The Buddha’s Answer:
In this case, the monk returned from the round of alms-food and had finished his alms-meal. And then, sat down with crossed legs to practice mindfulness in meditation, satipaṭṭhāna bhāvanā with the determination that he would not get up from sitting until his mind was freed from the clinging of defilement—kilesa. This monk could grace the Gosinga Sal forest.

All these kinds of monks mentioned in this sutta still exist into this day. Thanks to the monks who preserved the Dhamma and practices and supported by the laity in Buddhist countries such as Burma and Thailand. Burma continues to produce monks like Ven. Ānanda who can recite the Tipiṭaka by heart. Thai forest tradition still produce monks like Ven. Mahākassapa.

Burma continues to produce excellent scholars, monks and meditation teachers. So, monks and laity alike can learn the Dhamma and practices, and with many meditations, centers continue to arise. These meditation centers give the chances for anyone who wants to practice to end dukkha in this life, which the Buddha emphasized in his answer.
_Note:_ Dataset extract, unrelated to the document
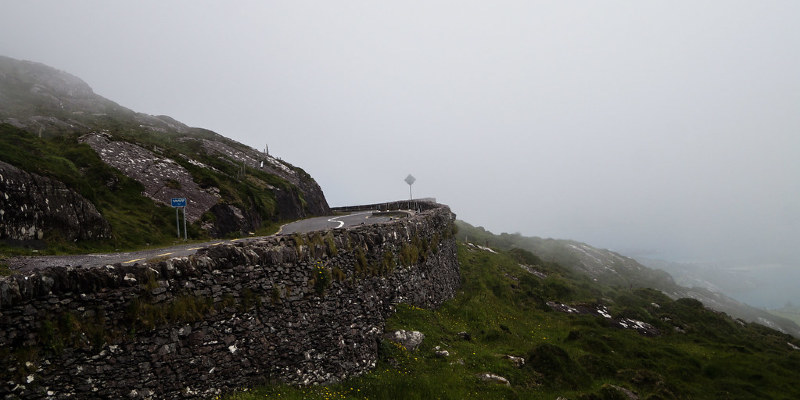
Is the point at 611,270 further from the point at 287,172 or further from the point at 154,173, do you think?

Even we can say all the human problems and sufferings come from not knowing the Dhamma and not practicing it. So, for every human being nothing is more important than study and practice the Dhamma. Listening and discussing of Dhamma on timely occasions are pre-requisites for it. So, the Buddha said that discussing the Dhamma on timely occasions was the highest protection with a blessing.